All Beauty had no electricity, but when the Hainan Opera came to the village for two nights, they brought a generator. The stage in the village (most villages had stages built for propaganda speeches and plays during Mao) was lit, decorated, transformed. Everyone brought chairs and stools from home. For five fen (cents) we bought funnel shaped paper filled with tiny, salted mussels (popcorn?).
As we settled down to watch, an older man with a crew cut, pulled his chair near ours and greeted our friends. He was an English teacher at the local school. Mr. Shi.
The Chinese audience for Chinese opera (or any concert) never gives the artists their full attention, and following this tradition, Zhu, Fu and Mr. Shi were soon engaged in a very animated conversation. The ex and I hopelessly tried to follow the story on the stage.
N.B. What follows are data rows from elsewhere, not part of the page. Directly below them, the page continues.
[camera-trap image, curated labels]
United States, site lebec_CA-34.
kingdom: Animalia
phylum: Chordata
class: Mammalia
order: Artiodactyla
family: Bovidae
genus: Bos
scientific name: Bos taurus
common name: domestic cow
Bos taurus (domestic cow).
I couldn’t begin to read the “captions” projected on the side of the stage, Chinese characters. I wasn’t fluent enough to keep up. (One of the wonderful aspects of Chinese is that though there are hundreds if not thousands of different languages spoken in China, everyone writes the same way.)
When I asked my friends what was going on in the opera, Zhu said, “It doesn’t matter. It’s just an old culture thing.” Blessings on the Great Proletariat Cultural Revolution for that. My friends knew as little as I did about the vivid cacophony on stage
Strangely, maybe, I really liked the opera. The beautiful costumes, the stylized movements punctuated by banging gongs and drums, the makeup, the masks — wondrous. When I came back to the United States I saw several as they traveled the country. My favorite — and the favorite of most Chinese children — is the Monkey King.